> Aufgabe 1
Nenne alle Artikel, die der Text über die deutschen Pfand- und Rücknahmesysteme für Einweg-Getränkeverpackungen ausdrücklich anführt.
> Aufgabe 2
Zeige jede Zeile der Liste, die die Zeichenfolge "metal" enthält, und beachte dabei die Groß- und Kleinschreibung.

> Textauszug
+ + + + +
Die Europäische Kommission hat beschlossen, Deutschland förmlich um Informationen über seine Pfand- und Rücknahmesysteme für bestimmte Arten von Einweg- (d. h. wiederverwertbaren aber nicht wiederverwendbaren) Getränkeverpackungen wie Dosen und Plastikflaschen zu ersuchen. Die Kommission befürchtet, dass die Art und Weise, in der diese Systeme angewandt werden, den Handel mit verpackten Getränken aus anderen Mitgliedstaaten unangemessen behindert und somit gegen den Grundsatz des freien Warenverkehrs im Binnenmarkt (Art. 28 EG-Vertrag) und Artikel 7 der Richtlinie 94/62/EG (Verpackungsrichtlinie) verstößt. Importierte Getränke sind besonders stark betroffen, weil diese, in erster Linie wegen langer Lieferwege, zu ca. 95 Prozent in Einwegverpackungen angeboten werden. Die Anfrage der Kommission erfolgt in Form einer schriftlichen Aufforderung zu Äußerung, der ersten Stufe des Vertragsverletzungsverfahrens nach Artikel 226 EG-Vertrag. Deutschland wird ersucht, binnen zwei Monaten zu antworten. Stellt die Antwort die Kommission nicht zufrieden, kann sie Deutschland (in einer so genannten „mit Gründen versehenen Stellungnahme“) förmlich auffordern, das System zu ändern; käme Deutschland einer solchen Aufforderung nicht nach, könnte die Kommission den Gerichtshof der Europäischen Gemeinschaften anrufen.
+ + + + +
> Extrahierte Daten
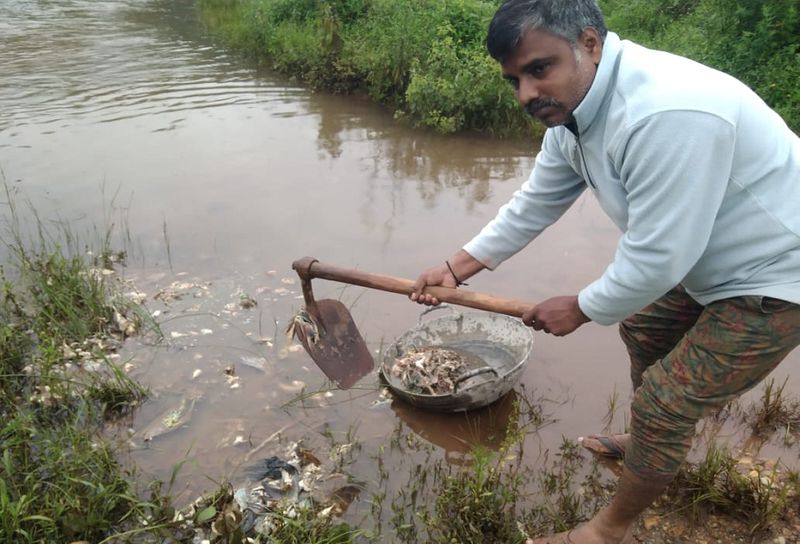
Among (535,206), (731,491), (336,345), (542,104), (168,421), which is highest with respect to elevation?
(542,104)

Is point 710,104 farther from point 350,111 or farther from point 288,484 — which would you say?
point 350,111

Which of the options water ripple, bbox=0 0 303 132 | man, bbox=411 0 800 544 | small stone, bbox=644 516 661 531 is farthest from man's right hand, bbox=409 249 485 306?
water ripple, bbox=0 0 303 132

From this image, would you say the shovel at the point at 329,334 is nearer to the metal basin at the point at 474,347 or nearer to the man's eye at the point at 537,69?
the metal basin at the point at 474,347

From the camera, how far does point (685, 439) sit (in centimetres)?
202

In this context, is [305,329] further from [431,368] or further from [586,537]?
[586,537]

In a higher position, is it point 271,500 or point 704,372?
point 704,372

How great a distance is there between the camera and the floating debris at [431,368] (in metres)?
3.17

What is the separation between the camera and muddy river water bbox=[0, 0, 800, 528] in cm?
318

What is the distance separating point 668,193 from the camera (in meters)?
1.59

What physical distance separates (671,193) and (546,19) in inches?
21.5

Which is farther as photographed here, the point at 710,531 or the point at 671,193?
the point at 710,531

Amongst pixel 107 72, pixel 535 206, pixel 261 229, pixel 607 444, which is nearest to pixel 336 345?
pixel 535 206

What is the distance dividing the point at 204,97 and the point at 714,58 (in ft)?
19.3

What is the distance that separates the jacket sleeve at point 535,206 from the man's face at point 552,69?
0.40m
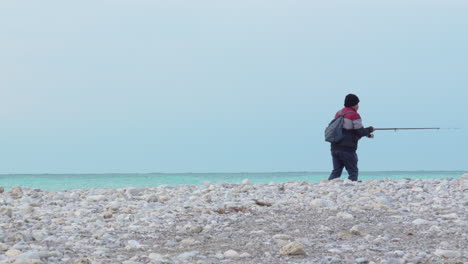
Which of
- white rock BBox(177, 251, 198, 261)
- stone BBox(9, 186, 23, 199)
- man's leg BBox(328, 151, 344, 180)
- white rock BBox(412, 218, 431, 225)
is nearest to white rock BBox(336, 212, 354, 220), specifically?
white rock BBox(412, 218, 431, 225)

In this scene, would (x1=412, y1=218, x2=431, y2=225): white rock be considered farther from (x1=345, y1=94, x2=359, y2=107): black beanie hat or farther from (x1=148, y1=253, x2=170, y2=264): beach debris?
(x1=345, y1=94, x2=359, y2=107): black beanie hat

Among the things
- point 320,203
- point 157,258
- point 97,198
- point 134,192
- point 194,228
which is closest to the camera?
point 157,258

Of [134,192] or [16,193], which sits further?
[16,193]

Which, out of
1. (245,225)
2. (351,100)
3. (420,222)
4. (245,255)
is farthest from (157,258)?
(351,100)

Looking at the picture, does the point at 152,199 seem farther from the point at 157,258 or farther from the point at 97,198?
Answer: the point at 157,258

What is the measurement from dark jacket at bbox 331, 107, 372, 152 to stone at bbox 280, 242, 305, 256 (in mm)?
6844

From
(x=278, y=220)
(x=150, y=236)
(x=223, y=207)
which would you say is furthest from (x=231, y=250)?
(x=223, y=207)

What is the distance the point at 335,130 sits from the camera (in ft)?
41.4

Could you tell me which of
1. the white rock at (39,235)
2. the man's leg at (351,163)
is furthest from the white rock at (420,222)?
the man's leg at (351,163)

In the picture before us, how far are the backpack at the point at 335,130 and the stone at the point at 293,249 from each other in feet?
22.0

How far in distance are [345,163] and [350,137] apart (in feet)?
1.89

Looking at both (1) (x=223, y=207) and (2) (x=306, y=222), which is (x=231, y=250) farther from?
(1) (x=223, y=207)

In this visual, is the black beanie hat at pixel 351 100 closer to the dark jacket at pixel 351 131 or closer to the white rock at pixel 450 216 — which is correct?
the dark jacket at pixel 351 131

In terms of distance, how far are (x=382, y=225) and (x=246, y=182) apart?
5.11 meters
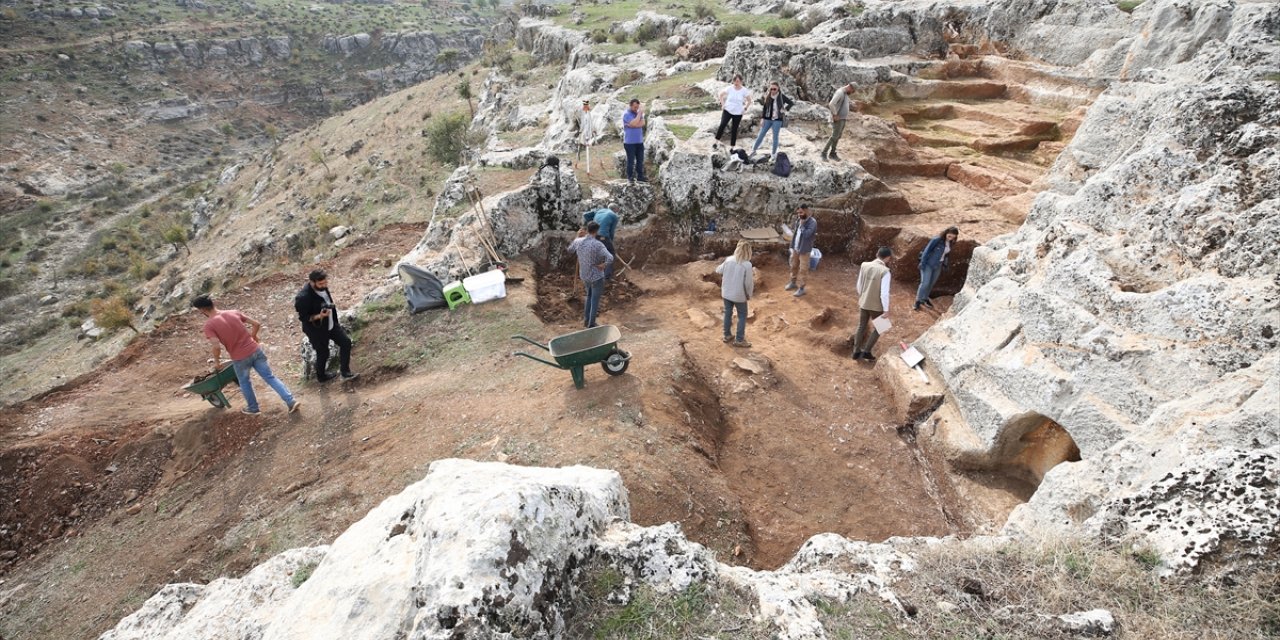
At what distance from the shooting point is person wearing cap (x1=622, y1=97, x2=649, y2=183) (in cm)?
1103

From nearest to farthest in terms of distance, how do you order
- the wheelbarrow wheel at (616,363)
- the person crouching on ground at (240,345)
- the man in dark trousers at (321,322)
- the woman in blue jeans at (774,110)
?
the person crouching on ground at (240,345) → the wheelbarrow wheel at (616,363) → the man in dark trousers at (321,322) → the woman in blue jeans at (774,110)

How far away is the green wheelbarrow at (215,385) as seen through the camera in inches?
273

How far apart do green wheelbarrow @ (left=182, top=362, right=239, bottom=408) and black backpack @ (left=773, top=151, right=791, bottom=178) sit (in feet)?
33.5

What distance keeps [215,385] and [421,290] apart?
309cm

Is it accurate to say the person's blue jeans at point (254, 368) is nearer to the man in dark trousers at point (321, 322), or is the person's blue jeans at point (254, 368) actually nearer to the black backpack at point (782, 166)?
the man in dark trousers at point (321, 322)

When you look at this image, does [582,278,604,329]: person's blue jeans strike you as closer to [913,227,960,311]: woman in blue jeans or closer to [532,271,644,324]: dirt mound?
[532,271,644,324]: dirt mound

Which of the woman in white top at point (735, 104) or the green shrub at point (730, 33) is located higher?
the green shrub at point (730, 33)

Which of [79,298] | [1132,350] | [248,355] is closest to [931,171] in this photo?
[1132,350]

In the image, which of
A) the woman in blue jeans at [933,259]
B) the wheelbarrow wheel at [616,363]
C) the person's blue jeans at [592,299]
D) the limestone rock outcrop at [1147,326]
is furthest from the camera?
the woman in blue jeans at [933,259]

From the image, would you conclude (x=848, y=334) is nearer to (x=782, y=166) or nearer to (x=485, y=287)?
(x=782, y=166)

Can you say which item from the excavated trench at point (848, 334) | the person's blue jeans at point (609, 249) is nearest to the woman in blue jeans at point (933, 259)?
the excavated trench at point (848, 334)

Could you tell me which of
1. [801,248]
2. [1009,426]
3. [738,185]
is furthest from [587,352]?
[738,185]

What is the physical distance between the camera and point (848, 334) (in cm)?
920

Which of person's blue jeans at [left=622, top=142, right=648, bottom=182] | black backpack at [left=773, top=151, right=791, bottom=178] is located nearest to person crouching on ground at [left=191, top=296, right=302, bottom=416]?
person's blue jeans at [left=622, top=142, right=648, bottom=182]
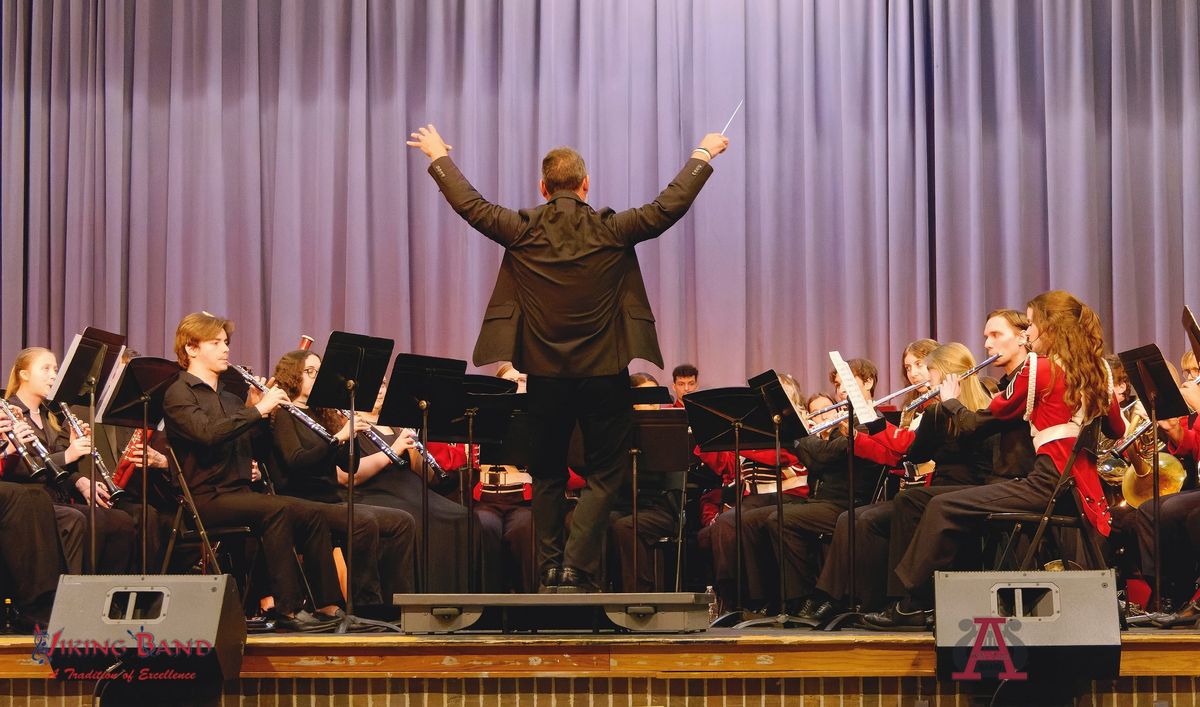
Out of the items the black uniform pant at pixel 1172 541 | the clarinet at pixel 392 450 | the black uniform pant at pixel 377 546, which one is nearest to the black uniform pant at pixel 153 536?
+ + + + +
> Richtige Ausgabe 1
- Art. 28 EG-Vertrag
- Artikel 7 der Richtlinie 94/62/EG (Verpackungsrichtlinie)
- Artikel 226 EG-Vertrag

> Richtige Ausgabe 2
From this image, would you say the shovel at the point at 329,334 is nearer to the metal basin at the point at 474,347 or nearer to the man's eye at the point at 537,69?
the metal basin at the point at 474,347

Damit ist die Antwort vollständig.